Araştırmayı İtalya Ulusal Astrofizik Enstitüsü'nde gezegen bilimci olan Prof. Dr. Maria Cristina De Sanctis başkanlığında bir ekip yürüttü.
Ekip, ABD Havacılık ve Uzay Ajansının (NASA) 2012'deki "Dawn Görevi"nde elde edilen bilgiler uyarınca laboratuvarda Ceres'teki kimyasallara benzer içerikte bir karışım üretti.
"Ernutet Krateri" çevresinde bulunan alifatik organikleri içeren karışım, organik molekülleri parçalayan "uzay aşındırmasını" taklit etmek için güçlü ultraviyole radyasyon ve hızlı hareket eden iyonlarla (elektrik yüklü atomlar) bombalandı.
Böylece söz konusu organik maddelerin çözünüm süresinden Ceres'in yüzeyinde ne kadar süredir bulunduğu tespit edilmeye çalışıldı.
Deney sonucunda, alifatik bileşiklerin bir miktar koruma sağlayan kil benzeri maddelerle karışmış olsa bile radyasyona dayanıklı olmadığı ortaya çıktı.

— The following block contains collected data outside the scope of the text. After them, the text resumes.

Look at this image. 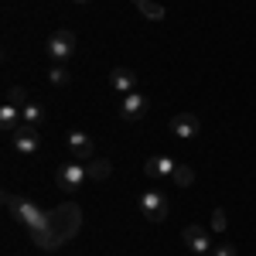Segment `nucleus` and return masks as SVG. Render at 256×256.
<instances>
[{
  "label": "nucleus",
  "instance_id": "nucleus-1",
  "mask_svg": "<svg viewBox=\"0 0 256 256\" xmlns=\"http://www.w3.org/2000/svg\"><path fill=\"white\" fill-rule=\"evenodd\" d=\"M82 229V208L76 202H62L58 208L48 212V232L38 242V250L52 253V250H62L68 239H76V232Z\"/></svg>",
  "mask_w": 256,
  "mask_h": 256
},
{
  "label": "nucleus",
  "instance_id": "nucleus-2",
  "mask_svg": "<svg viewBox=\"0 0 256 256\" xmlns=\"http://www.w3.org/2000/svg\"><path fill=\"white\" fill-rule=\"evenodd\" d=\"M4 205L10 208V216L28 229V236L34 239V246H38L41 239H44V232H48V212H41L31 198H18V195H10V192H4Z\"/></svg>",
  "mask_w": 256,
  "mask_h": 256
},
{
  "label": "nucleus",
  "instance_id": "nucleus-3",
  "mask_svg": "<svg viewBox=\"0 0 256 256\" xmlns=\"http://www.w3.org/2000/svg\"><path fill=\"white\" fill-rule=\"evenodd\" d=\"M76 48H79V41H76V31H68V28H58V31L48 38V58L55 62V65H68V62L76 58Z\"/></svg>",
  "mask_w": 256,
  "mask_h": 256
},
{
  "label": "nucleus",
  "instance_id": "nucleus-4",
  "mask_svg": "<svg viewBox=\"0 0 256 256\" xmlns=\"http://www.w3.org/2000/svg\"><path fill=\"white\" fill-rule=\"evenodd\" d=\"M86 181H89V174H86V164L82 160H68V164L58 168V188L65 195H76Z\"/></svg>",
  "mask_w": 256,
  "mask_h": 256
},
{
  "label": "nucleus",
  "instance_id": "nucleus-5",
  "mask_svg": "<svg viewBox=\"0 0 256 256\" xmlns=\"http://www.w3.org/2000/svg\"><path fill=\"white\" fill-rule=\"evenodd\" d=\"M140 212H144L147 222H154V226H158V222L168 218V198L160 195L158 188H147V192L140 195Z\"/></svg>",
  "mask_w": 256,
  "mask_h": 256
},
{
  "label": "nucleus",
  "instance_id": "nucleus-6",
  "mask_svg": "<svg viewBox=\"0 0 256 256\" xmlns=\"http://www.w3.org/2000/svg\"><path fill=\"white\" fill-rule=\"evenodd\" d=\"M150 113V99L144 96V92H126V96L120 99V116L126 120V123H137Z\"/></svg>",
  "mask_w": 256,
  "mask_h": 256
},
{
  "label": "nucleus",
  "instance_id": "nucleus-7",
  "mask_svg": "<svg viewBox=\"0 0 256 256\" xmlns=\"http://www.w3.org/2000/svg\"><path fill=\"white\" fill-rule=\"evenodd\" d=\"M68 150H72V158L82 160V164H89V160L96 158V144H92V137H89L86 130H72V134H68Z\"/></svg>",
  "mask_w": 256,
  "mask_h": 256
},
{
  "label": "nucleus",
  "instance_id": "nucleus-8",
  "mask_svg": "<svg viewBox=\"0 0 256 256\" xmlns=\"http://www.w3.org/2000/svg\"><path fill=\"white\" fill-rule=\"evenodd\" d=\"M10 144H14V150H18L20 158H31V154H38L41 137H38V130H34V126H24V123H20V130L10 137Z\"/></svg>",
  "mask_w": 256,
  "mask_h": 256
},
{
  "label": "nucleus",
  "instance_id": "nucleus-9",
  "mask_svg": "<svg viewBox=\"0 0 256 256\" xmlns=\"http://www.w3.org/2000/svg\"><path fill=\"white\" fill-rule=\"evenodd\" d=\"M181 239H184V246H188L195 256H208L212 253V236H208L202 226H188V229L181 232Z\"/></svg>",
  "mask_w": 256,
  "mask_h": 256
},
{
  "label": "nucleus",
  "instance_id": "nucleus-10",
  "mask_svg": "<svg viewBox=\"0 0 256 256\" xmlns=\"http://www.w3.org/2000/svg\"><path fill=\"white\" fill-rule=\"evenodd\" d=\"M171 134L178 140H195L202 134V123L195 113H178V116H171Z\"/></svg>",
  "mask_w": 256,
  "mask_h": 256
},
{
  "label": "nucleus",
  "instance_id": "nucleus-11",
  "mask_svg": "<svg viewBox=\"0 0 256 256\" xmlns=\"http://www.w3.org/2000/svg\"><path fill=\"white\" fill-rule=\"evenodd\" d=\"M174 168H178L174 158H164V154H158V158H147V164H144V174L150 178V181H171Z\"/></svg>",
  "mask_w": 256,
  "mask_h": 256
},
{
  "label": "nucleus",
  "instance_id": "nucleus-12",
  "mask_svg": "<svg viewBox=\"0 0 256 256\" xmlns=\"http://www.w3.org/2000/svg\"><path fill=\"white\" fill-rule=\"evenodd\" d=\"M110 86L116 89L120 96L137 92V72H134V68H123V65H116V68L110 72Z\"/></svg>",
  "mask_w": 256,
  "mask_h": 256
},
{
  "label": "nucleus",
  "instance_id": "nucleus-13",
  "mask_svg": "<svg viewBox=\"0 0 256 256\" xmlns=\"http://www.w3.org/2000/svg\"><path fill=\"white\" fill-rule=\"evenodd\" d=\"M0 130H4L7 137H14L20 130V106H10V102L0 106Z\"/></svg>",
  "mask_w": 256,
  "mask_h": 256
},
{
  "label": "nucleus",
  "instance_id": "nucleus-14",
  "mask_svg": "<svg viewBox=\"0 0 256 256\" xmlns=\"http://www.w3.org/2000/svg\"><path fill=\"white\" fill-rule=\"evenodd\" d=\"M86 174H89V181H106V178L113 174V164L106 158H92L86 164Z\"/></svg>",
  "mask_w": 256,
  "mask_h": 256
},
{
  "label": "nucleus",
  "instance_id": "nucleus-15",
  "mask_svg": "<svg viewBox=\"0 0 256 256\" xmlns=\"http://www.w3.org/2000/svg\"><path fill=\"white\" fill-rule=\"evenodd\" d=\"M20 123H24V126H34V130H41V123H44V110H41L38 102H28V106L20 110Z\"/></svg>",
  "mask_w": 256,
  "mask_h": 256
},
{
  "label": "nucleus",
  "instance_id": "nucleus-16",
  "mask_svg": "<svg viewBox=\"0 0 256 256\" xmlns=\"http://www.w3.org/2000/svg\"><path fill=\"white\" fill-rule=\"evenodd\" d=\"M137 10H140V18H147V20H164V18H168L164 4H158V0H140Z\"/></svg>",
  "mask_w": 256,
  "mask_h": 256
},
{
  "label": "nucleus",
  "instance_id": "nucleus-17",
  "mask_svg": "<svg viewBox=\"0 0 256 256\" xmlns=\"http://www.w3.org/2000/svg\"><path fill=\"white\" fill-rule=\"evenodd\" d=\"M171 184H178V188H192V184H195V171H192L188 164H178L174 174H171Z\"/></svg>",
  "mask_w": 256,
  "mask_h": 256
},
{
  "label": "nucleus",
  "instance_id": "nucleus-18",
  "mask_svg": "<svg viewBox=\"0 0 256 256\" xmlns=\"http://www.w3.org/2000/svg\"><path fill=\"white\" fill-rule=\"evenodd\" d=\"M48 82H52V86H68V82H72V72H68V65H52V68H48Z\"/></svg>",
  "mask_w": 256,
  "mask_h": 256
},
{
  "label": "nucleus",
  "instance_id": "nucleus-19",
  "mask_svg": "<svg viewBox=\"0 0 256 256\" xmlns=\"http://www.w3.org/2000/svg\"><path fill=\"white\" fill-rule=\"evenodd\" d=\"M7 102H10V106H20V110H24V106H28V92H24L20 86H10V89H7Z\"/></svg>",
  "mask_w": 256,
  "mask_h": 256
},
{
  "label": "nucleus",
  "instance_id": "nucleus-20",
  "mask_svg": "<svg viewBox=\"0 0 256 256\" xmlns=\"http://www.w3.org/2000/svg\"><path fill=\"white\" fill-rule=\"evenodd\" d=\"M226 226H229L226 208H216V212H212V232H226Z\"/></svg>",
  "mask_w": 256,
  "mask_h": 256
},
{
  "label": "nucleus",
  "instance_id": "nucleus-21",
  "mask_svg": "<svg viewBox=\"0 0 256 256\" xmlns=\"http://www.w3.org/2000/svg\"><path fill=\"white\" fill-rule=\"evenodd\" d=\"M208 256H236V246H232V242H218Z\"/></svg>",
  "mask_w": 256,
  "mask_h": 256
},
{
  "label": "nucleus",
  "instance_id": "nucleus-22",
  "mask_svg": "<svg viewBox=\"0 0 256 256\" xmlns=\"http://www.w3.org/2000/svg\"><path fill=\"white\" fill-rule=\"evenodd\" d=\"M72 4H89V0H72Z\"/></svg>",
  "mask_w": 256,
  "mask_h": 256
},
{
  "label": "nucleus",
  "instance_id": "nucleus-23",
  "mask_svg": "<svg viewBox=\"0 0 256 256\" xmlns=\"http://www.w3.org/2000/svg\"><path fill=\"white\" fill-rule=\"evenodd\" d=\"M130 4H140V0H130Z\"/></svg>",
  "mask_w": 256,
  "mask_h": 256
}]
</instances>
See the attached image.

Araştırma, Ernutet Krateri çevresindeki bu tür hidrokarbonların bölgeye yaklaşık 10 milyon yıl içinde gelmiş olabileceğini gösterdi.
Ekip, Ceres'in ve özellikle de Ernutet Krateri'nin etrafındaki alanın, olası "yaşam barındıran" veya "yaşamı destekleyebilecek ortam" araştırmaları için adaylardan biri olduğuna işaret etti.